| Given entries |
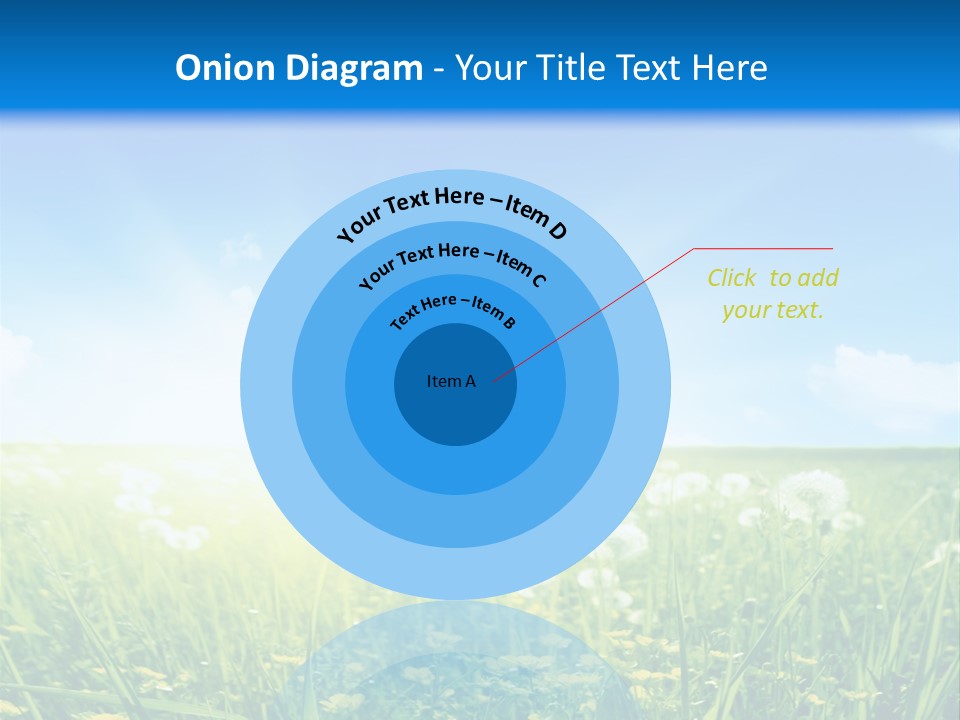 Onion Diagram - Your Title Text Here

Your Text Here – Item D

Your Text Here – Item C

Text Here – Item B

Item A

Click to add your text.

| Requirement |
Throughout the material above, find lines holding the word "Item", then copy them.

| Task answer |
Your Text Here – Item D
Your Text Here – Item C
Text Here – Item B
Item A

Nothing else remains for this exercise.